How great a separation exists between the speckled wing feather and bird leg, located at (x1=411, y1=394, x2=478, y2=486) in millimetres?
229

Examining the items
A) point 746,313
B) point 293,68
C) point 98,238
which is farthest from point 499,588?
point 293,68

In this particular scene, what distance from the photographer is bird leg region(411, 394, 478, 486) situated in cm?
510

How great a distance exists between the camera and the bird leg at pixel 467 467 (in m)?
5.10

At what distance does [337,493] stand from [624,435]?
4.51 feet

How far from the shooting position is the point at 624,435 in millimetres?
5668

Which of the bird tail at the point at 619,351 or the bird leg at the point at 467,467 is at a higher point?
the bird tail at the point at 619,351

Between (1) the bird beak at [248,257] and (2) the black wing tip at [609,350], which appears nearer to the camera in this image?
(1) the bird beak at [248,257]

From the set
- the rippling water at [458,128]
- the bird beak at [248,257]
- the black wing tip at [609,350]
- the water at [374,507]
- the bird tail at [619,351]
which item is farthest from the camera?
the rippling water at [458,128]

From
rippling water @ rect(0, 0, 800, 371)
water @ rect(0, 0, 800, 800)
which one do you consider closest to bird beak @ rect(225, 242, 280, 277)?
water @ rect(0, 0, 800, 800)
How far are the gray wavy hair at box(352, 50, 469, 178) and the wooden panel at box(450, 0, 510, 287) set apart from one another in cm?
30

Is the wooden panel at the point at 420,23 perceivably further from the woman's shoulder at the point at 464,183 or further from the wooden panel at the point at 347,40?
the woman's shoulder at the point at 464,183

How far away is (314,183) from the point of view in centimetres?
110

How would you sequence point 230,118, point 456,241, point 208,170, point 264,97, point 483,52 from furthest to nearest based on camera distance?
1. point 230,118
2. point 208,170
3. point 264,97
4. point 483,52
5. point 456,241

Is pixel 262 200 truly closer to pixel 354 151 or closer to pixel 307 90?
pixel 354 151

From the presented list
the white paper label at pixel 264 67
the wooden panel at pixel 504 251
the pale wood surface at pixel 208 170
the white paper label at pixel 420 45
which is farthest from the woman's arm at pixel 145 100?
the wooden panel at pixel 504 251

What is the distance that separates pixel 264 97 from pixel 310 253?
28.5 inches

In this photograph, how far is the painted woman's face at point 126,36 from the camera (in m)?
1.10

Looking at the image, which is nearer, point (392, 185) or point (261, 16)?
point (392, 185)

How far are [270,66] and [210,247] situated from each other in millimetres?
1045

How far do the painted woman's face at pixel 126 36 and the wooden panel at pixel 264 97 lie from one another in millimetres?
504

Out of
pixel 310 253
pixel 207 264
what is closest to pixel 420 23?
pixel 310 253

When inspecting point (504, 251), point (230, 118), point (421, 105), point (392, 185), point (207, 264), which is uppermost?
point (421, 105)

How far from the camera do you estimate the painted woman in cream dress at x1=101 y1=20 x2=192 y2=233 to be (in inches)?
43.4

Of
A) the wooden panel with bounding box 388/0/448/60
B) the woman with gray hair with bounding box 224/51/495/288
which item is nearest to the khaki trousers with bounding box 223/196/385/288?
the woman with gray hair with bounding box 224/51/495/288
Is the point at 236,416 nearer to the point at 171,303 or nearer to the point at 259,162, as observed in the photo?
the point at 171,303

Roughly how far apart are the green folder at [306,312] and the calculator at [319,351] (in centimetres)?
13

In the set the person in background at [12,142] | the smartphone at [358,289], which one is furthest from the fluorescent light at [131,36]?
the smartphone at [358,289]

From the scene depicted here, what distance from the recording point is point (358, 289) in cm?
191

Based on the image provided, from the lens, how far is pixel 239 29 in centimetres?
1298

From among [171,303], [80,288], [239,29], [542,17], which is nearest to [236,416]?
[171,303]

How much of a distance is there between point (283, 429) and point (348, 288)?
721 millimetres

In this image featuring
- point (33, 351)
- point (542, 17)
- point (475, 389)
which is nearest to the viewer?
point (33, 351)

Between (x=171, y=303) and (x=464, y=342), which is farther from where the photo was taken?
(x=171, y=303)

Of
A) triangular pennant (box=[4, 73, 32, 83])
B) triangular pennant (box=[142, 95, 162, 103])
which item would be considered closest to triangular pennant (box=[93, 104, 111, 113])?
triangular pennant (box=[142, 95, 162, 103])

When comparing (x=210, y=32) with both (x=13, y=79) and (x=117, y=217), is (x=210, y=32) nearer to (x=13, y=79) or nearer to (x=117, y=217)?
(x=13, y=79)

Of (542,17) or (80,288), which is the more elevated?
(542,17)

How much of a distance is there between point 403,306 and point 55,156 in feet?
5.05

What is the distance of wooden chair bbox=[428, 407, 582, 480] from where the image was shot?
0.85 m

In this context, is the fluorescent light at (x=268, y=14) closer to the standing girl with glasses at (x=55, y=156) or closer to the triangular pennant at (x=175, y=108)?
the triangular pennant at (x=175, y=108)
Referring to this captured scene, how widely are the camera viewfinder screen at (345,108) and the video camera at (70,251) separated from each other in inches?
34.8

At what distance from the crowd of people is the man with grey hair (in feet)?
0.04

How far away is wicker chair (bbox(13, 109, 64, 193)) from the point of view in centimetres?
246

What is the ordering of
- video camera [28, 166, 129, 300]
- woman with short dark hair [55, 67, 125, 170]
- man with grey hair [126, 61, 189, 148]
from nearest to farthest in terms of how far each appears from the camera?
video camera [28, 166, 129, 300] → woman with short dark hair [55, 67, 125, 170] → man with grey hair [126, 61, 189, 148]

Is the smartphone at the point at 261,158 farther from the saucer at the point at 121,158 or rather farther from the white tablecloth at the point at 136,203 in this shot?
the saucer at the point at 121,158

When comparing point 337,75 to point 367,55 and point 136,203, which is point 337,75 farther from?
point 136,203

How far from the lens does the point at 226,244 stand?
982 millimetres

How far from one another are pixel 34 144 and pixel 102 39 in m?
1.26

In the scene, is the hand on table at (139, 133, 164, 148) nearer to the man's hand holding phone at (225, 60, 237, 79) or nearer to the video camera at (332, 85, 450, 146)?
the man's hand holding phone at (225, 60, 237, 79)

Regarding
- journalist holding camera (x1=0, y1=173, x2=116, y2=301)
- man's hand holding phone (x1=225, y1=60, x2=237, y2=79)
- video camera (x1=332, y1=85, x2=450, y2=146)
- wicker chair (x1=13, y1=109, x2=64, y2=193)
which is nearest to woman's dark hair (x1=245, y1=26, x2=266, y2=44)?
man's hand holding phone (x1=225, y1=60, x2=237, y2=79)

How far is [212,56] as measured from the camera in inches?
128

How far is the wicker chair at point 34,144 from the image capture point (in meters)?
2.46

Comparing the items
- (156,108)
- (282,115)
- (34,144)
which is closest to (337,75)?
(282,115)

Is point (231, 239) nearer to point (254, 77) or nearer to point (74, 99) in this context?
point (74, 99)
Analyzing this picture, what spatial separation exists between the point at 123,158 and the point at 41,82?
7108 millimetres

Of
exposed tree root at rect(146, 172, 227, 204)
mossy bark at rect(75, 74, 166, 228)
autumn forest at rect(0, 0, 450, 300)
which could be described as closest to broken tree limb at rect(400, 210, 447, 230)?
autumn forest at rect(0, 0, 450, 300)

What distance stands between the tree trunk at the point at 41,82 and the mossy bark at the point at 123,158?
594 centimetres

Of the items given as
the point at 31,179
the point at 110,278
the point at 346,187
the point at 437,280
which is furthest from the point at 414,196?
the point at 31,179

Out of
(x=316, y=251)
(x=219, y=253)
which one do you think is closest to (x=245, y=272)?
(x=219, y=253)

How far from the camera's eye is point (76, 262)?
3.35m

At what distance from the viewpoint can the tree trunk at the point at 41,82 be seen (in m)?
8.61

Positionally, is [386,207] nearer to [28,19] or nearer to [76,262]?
:::::
== TASK REQUIREMENTS ==
Please repeat the lines from the one containing "At what distance from the viewpoint" through the end of the data, replacing "tree trunk" with "trunk" and keeping everything else the same.

== ANSWER TO THIS PROBLEM ==
At what distance from the viewpoint can the trunk at the point at 41,82 be seen (in m)?
8.61

Positionally, is [386,207] nearer to [28,19] or nearer to [76,262]?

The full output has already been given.